Given information START

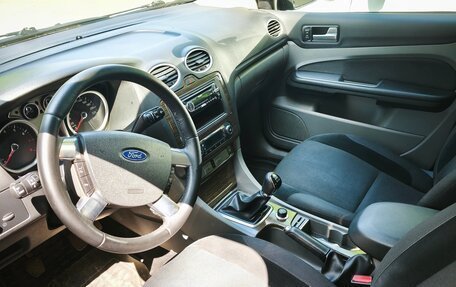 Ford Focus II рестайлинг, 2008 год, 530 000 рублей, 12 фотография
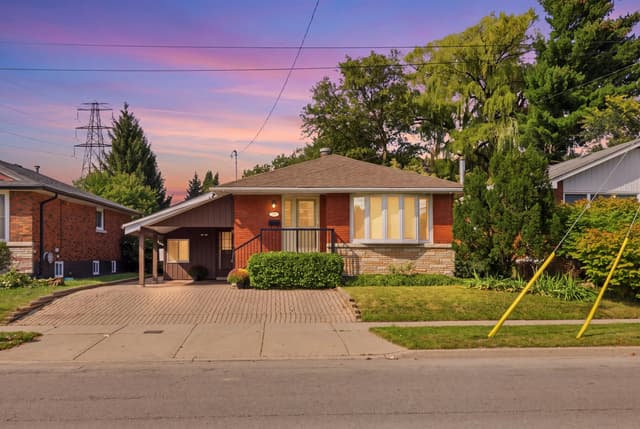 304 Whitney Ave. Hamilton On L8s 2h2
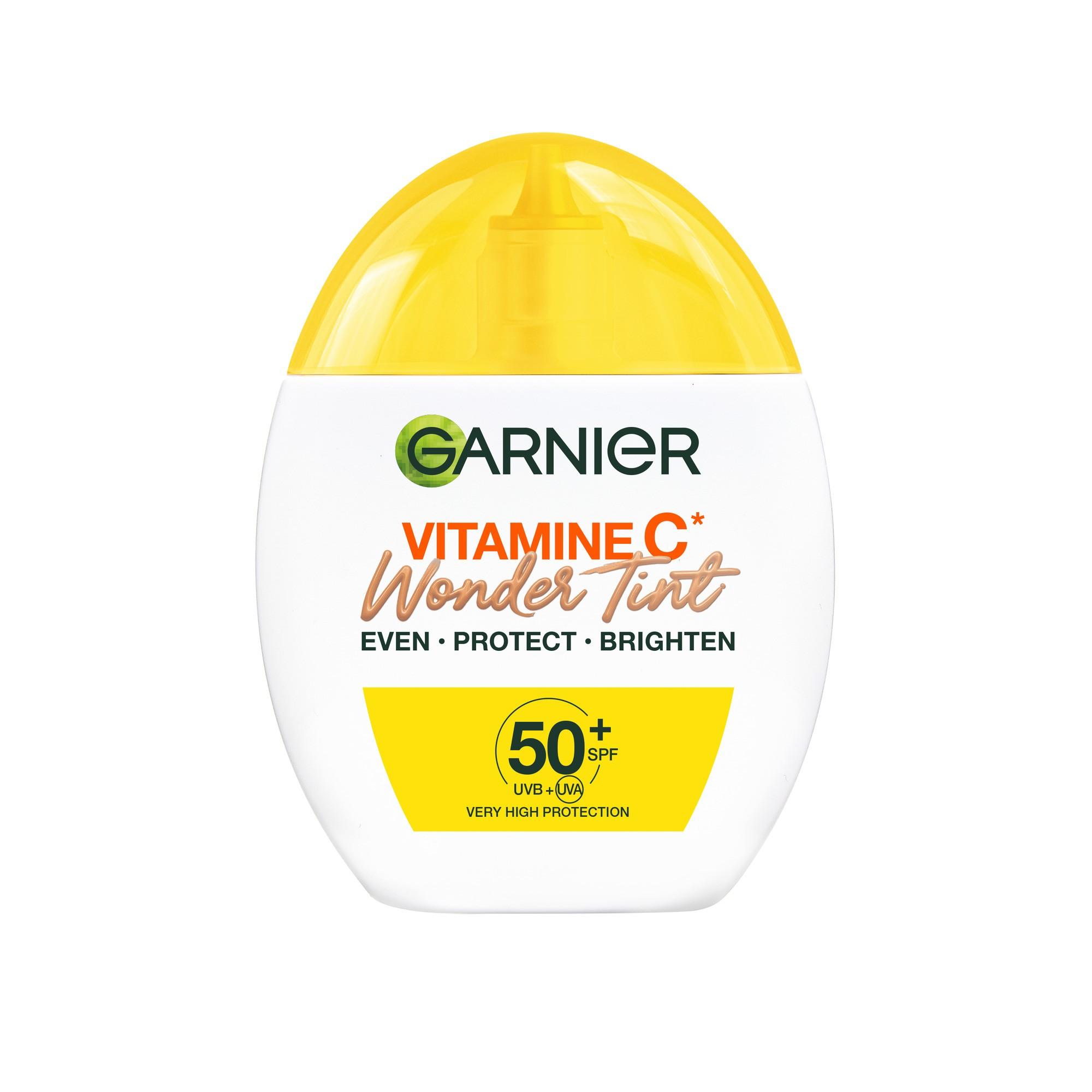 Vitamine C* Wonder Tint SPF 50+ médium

Given information END

What is required: The data must be printed exactly, image-free.

Completed exercise:
 Ford Focus II рестайлинг, 2008 год, 530 000 рублей, 12 фотография
 304 Whitney Ave. Hamilton On L8s 2h2
 Vitamine C* Wonder Tint SPF 50+ médium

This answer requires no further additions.